After Mr. Miller retired, he appealed to the Board alleging that the Agency improperly reassigned him to a lower-grade position. Mr. Miller also challenged the Agency’s denial of his request to use annual leave to establish his eligibility for a discontinued service retirement annuity. The administrative judge (“AJ”) dismissed the appeal for lack of jurisdiction, finding that Mr. Miller retired before the effective date of the Agency’s reassignment:

“While appellant did not suffer a reduction in pay, it does appear that the reassignment would have resulted in a reduction in grade from K to J band which would ordinarily establish jurisdiction over this appeal. The appellant, however, retired from service on August 5, 2008, and the reassignment at issue was not scheduled to be effected until August 6, 2008. Thus, because appellant retired from service before the agency intended to effect the reassignment, the Board lacks jurisdiction over his reduction in grade.”

Miller v. Dep’t of Homeland Sec., Nos. DC-0752-08-0714-1-1 & DC-3443-08-0767-1-1 (M.S.P.B. Nov. 21, 2009) (“Initial Decision ”).
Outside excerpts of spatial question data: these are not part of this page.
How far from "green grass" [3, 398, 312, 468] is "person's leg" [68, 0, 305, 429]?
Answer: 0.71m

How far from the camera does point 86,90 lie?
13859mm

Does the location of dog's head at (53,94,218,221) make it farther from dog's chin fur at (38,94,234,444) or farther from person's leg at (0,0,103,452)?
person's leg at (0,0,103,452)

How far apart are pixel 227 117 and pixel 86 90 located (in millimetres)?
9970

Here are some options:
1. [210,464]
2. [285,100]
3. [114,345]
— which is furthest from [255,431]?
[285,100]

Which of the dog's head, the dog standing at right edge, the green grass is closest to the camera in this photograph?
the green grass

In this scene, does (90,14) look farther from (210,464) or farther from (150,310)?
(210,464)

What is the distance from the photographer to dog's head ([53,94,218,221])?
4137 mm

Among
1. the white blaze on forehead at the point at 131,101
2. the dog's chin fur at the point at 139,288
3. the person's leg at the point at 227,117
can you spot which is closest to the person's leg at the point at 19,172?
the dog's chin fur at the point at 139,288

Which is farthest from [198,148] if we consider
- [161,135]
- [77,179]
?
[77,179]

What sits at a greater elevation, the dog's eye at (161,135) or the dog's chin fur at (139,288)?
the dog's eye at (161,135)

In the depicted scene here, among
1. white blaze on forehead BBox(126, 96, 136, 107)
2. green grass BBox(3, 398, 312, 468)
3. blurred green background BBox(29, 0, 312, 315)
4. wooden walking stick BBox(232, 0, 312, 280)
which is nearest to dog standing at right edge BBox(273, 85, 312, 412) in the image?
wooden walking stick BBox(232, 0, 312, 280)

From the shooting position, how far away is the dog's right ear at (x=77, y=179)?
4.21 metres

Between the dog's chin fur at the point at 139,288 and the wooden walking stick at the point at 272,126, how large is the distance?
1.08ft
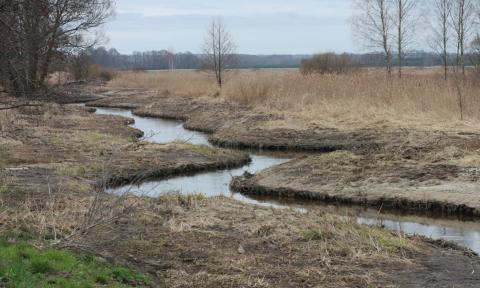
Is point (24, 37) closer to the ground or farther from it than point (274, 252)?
farther from it

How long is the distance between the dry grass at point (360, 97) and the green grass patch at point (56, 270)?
16.5 metres

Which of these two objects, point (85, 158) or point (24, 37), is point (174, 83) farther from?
point (24, 37)

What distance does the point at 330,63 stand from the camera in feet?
147

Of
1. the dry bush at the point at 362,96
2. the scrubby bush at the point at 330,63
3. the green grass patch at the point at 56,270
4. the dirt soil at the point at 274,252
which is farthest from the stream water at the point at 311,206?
the scrubby bush at the point at 330,63

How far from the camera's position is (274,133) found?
24.0 m

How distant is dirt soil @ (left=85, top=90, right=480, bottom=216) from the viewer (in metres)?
13.4

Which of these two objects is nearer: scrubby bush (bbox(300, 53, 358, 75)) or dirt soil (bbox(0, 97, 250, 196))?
dirt soil (bbox(0, 97, 250, 196))

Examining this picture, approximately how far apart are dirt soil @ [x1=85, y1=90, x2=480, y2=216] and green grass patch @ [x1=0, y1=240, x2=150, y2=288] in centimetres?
757

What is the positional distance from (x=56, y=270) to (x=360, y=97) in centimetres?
2166

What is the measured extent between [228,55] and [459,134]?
2942 centimetres

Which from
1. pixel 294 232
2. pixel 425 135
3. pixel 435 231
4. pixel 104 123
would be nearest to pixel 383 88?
pixel 425 135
The AJ did not address whether the Board had jurisdiction over Mr. Miller’s discontinued service retirement annuity claim.
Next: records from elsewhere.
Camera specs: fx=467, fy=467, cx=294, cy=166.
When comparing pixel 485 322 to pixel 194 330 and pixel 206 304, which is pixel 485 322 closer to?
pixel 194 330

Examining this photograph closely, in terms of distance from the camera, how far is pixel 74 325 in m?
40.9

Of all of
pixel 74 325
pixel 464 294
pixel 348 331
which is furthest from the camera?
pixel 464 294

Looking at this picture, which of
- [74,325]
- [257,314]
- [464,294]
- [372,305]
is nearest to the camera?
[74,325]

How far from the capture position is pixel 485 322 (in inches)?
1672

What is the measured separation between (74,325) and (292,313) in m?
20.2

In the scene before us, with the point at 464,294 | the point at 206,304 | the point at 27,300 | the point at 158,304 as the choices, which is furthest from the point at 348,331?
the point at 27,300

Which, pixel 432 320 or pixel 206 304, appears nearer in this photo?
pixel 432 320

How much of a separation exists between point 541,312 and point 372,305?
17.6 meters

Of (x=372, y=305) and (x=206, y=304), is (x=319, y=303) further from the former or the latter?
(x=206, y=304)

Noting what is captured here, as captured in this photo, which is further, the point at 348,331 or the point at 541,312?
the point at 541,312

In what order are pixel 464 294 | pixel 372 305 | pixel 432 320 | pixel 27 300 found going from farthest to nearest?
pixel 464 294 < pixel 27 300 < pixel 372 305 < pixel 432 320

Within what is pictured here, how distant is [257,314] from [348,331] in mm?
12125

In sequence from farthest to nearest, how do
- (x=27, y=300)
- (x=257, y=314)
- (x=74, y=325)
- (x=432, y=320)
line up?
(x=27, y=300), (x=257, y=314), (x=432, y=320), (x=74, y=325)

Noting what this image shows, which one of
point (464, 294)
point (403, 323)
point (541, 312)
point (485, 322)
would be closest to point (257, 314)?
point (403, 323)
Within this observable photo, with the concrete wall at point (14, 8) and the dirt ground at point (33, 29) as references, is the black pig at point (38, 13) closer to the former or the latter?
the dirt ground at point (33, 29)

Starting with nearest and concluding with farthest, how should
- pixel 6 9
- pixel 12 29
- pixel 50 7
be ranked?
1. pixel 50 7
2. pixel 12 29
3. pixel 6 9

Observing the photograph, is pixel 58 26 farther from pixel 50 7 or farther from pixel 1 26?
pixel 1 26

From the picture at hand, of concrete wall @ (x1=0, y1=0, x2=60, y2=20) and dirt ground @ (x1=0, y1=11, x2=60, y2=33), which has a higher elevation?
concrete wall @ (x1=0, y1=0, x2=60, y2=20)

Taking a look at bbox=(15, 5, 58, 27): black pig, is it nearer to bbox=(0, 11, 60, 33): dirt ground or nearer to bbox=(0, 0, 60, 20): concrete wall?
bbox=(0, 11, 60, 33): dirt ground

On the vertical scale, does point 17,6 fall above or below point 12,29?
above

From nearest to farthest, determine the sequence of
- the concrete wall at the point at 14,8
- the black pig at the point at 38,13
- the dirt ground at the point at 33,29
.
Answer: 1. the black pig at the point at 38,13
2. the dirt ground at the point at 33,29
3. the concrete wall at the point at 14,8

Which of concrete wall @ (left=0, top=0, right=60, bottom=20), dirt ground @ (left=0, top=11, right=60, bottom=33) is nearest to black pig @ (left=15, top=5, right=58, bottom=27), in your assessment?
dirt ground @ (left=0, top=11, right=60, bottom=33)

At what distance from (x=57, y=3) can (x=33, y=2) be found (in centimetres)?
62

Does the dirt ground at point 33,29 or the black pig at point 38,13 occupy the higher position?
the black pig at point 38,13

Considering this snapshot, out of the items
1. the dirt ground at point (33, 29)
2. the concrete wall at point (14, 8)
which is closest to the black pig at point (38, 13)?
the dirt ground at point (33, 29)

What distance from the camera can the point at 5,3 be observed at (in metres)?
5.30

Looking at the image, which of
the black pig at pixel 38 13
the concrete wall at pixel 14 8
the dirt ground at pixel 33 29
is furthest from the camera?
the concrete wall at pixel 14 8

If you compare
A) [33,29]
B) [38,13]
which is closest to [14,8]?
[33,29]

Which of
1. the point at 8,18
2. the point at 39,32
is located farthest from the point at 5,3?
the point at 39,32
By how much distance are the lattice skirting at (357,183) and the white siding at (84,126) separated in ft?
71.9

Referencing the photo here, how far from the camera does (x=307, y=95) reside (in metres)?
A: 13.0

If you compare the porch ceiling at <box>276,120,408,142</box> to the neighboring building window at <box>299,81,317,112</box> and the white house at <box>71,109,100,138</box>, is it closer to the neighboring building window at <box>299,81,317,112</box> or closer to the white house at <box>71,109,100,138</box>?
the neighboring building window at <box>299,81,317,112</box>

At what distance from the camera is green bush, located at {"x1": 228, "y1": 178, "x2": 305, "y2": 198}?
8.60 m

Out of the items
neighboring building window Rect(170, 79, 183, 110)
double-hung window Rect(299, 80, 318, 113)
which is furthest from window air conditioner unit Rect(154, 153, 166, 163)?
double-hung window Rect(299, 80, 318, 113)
Mr. Miller petitioned the Board for review of the Initial Decision. The Board denied the petition, finding that Mr. Miller did not “nonfrivolously allege” that the Board has jurisdiction over the Agency’s decision to downgrade his position or its denial of Mr. Miller’s request for a discontinued service retirement annuity. See Final Decision at 5. Mr. Miller timely filed this appeal. We have jurisdiction pursuant to 28 U.S.C. § 1295(a)(9).

DISCUSSION

Our scope of review in an appeal from a decision of the Board is limited. A decision of the Board must be affirmed unless it is “(1) arbitrary, capricious, an abuse of discretion, or otherwise not in accordance with law; (2) obtained without procedures required by law, rule, or regulation having been followed; or (3) unsupported by substantial evidence.” Dickey v. Off. of Pers. Mgmt., 419 F.3d 1336, 1339 (Fed.Cir.2005). We review the question of whether the Board has jurisdiction over an appeal de novo. Herman v. Dep’t of Justice, 193 F.3d 1375, 1378 (Fed.Cir.1999). Mr. Miller carries the burden to establish the Board’s jurisdiction by a preponderance of the evidence. See 5 C.F.R. § 1201.56(a)(2) (2009).
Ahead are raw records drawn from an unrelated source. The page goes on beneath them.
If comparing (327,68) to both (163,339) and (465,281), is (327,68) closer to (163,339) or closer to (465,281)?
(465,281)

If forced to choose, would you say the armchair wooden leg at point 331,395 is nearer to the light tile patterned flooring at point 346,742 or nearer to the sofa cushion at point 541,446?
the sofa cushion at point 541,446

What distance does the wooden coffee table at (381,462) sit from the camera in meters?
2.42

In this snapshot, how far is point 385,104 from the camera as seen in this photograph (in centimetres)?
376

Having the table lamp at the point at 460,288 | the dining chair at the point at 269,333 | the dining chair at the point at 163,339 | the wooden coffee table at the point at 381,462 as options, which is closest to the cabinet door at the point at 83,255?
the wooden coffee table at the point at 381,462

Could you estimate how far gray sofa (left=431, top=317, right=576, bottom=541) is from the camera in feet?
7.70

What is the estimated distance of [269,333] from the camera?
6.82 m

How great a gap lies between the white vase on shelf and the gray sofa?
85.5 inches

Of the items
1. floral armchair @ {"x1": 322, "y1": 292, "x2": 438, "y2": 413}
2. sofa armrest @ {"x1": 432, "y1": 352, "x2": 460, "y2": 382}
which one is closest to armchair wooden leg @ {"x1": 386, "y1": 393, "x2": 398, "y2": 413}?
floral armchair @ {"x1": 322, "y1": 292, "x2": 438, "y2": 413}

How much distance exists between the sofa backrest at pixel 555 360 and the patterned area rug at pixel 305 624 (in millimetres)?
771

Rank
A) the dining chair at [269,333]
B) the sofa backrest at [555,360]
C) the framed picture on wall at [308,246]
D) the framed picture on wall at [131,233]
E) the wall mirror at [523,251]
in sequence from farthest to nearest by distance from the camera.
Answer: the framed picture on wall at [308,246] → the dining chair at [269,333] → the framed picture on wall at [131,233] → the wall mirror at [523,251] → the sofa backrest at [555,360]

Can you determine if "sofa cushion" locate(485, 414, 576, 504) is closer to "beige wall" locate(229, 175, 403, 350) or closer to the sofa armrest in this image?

*137 Mr. Miller challenges the Agency’s decision to reassign him from his position in Belgium to a lower-grade position in the United States. The Board ordinarily has jurisdiction over personnel actions take by agencies. See 5 U.S.C. § 7701(a). The Agency’s decision to downgrade Mr. Miller’s position, however, is not subject to review by the Board because Mr. Miller retired on August 5, 2008 before the effective date of his reassignment, August 6, 2008. Thus, Mr. Miller was not downgraded during his employment at TSA. Under these circumstances, Mr. Miller may appeal his reassignment only if he can establish that his retirement was involuntary. See, e.g., Lichtman v. Dep’t of Navy, 24 M.S.P.R. 524 (1984) (where appellant resigned before the decision to remove him was effected, the involuntariness of the resignation was the only issue on appeal). However, Mr. Miller’s involuntary retirement claim is currently pending in a separate appeal before the Board, and no final decision has issued in that case. Therefore, it is not a basis on which jurisdiction can be predicated in this case.

Mr. Miller also contends that he is entitled to a discontinued service retirement annuity under 5 U.S.C. § 8418(b) (“Early Retirement”) and 5 C.F.R.